Within two months, we were provided with a large collection of educational videos, some of which were recorded in the USSR, others created by colleagues from universities in independent Ukraine. We also received interactive educational software simulating various animal-based lab experiments (e.g. blood tests, ECG recordings, electroencephalography, experiments on open frog hearts, and arterial pressure monitoring).

In October 2013, two projectors and two laptops with cases were kindly donated to us for the purpose of demonstrating the materials and programs received. A agreement was also signed between the university (represented by the new head, Professor and Doctor of Medical Sciences Sergej Vladimirovich Zjablicev), Doctors Against Animal Experiments, and InterNICHE on close cooperation and the renunciation of animal experiments for teaching purposes.

In this way, the number of laboratory animals used for teaching purposes in the pathophysiology department has already been reduced by 85%. The remaining 15% will be replaced over the coming year by alternatives developed by us together with colleagues from other universities and international colleagues. These include various training devices, physical models, and interactive computer programs.

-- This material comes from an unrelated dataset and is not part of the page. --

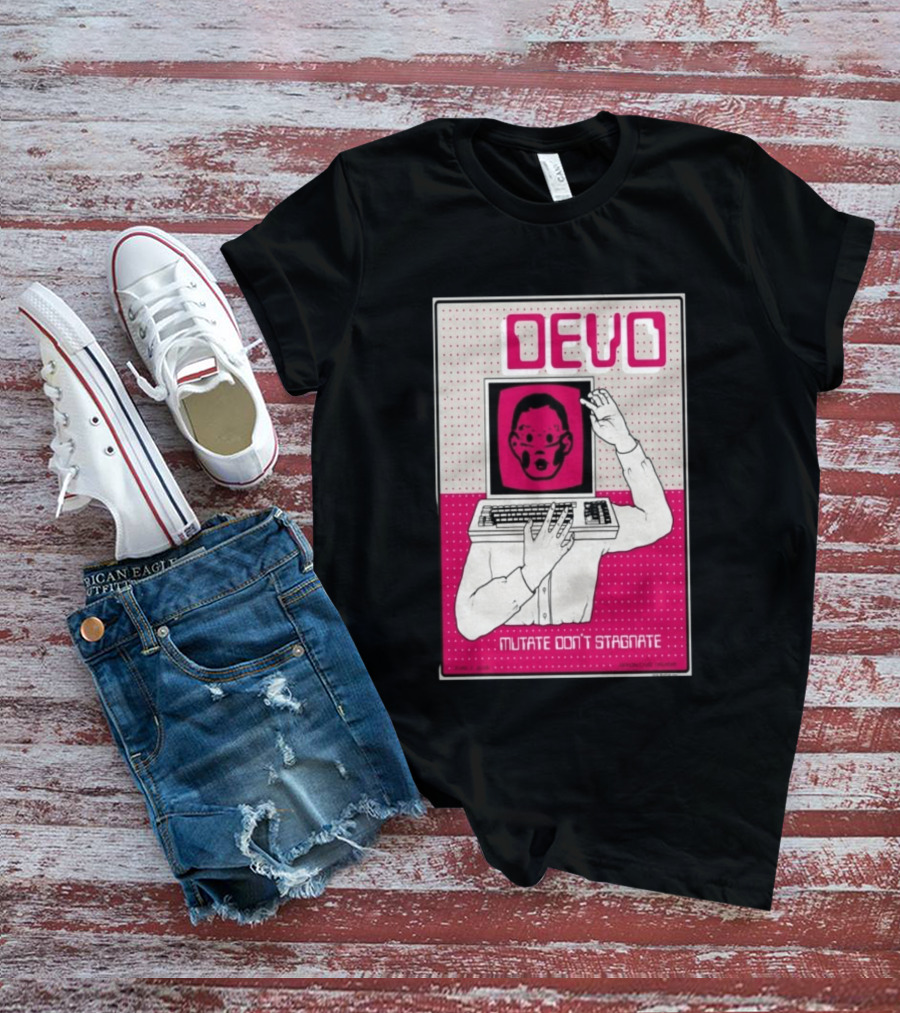 June 03 2026 Devo Concert Akron Civic Theatre Mutate Don't Stagnate T-Shirt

Thanks to the use of laptops and projectors, it is now possible to demonstrate a pathophysiological or laboratory experiment without the use of animals to an entire group, sometimes even two groups (in lectures even a whole class). This is a step toward the future. Increasing emphasis is being placed on the mutual training, on an active teaching process, which is nowadays called interactive  education.

In this new interactive teaching process, I believe there is no place for bloody demonstration experiments on animals. They take up valuable time (you have to prepare  the animal for the exercise, housing and feeding it, disposing of biological waste – all just a fraction of the difficulties associated with the use of animals) and the clarity of these experiments is questionable. There is also a shortage of medical instruments, reagents, and materials.

There are also examples of integrating veterinary institutions and medical universities. Medical students not only see suffering animals but can also help them, thereby improving their medical skills. This is the future of medical education.

Moreover, there is a trend toward using scientific material from animals who have become ill or injured naturally. This approach rules out the cruel simulation of a pathological process in healthy animals. Pathophysiology is getting closer to clinical medicine with each year passing. There is even a name for this specialty: “Clinical Pathophysiology”. Here, students learn to analyze material obtained from actual patients. In our time, with the development of visualization methods of internal body areas and laboratory diagnostics, I believe the use of animals in teaching should be a thing of the past.

Thus, the teaching of pathophysiology at the National Medical University of Donetsk is continuously being refined to meet the demands of modern science and the humanity of the highest medical education.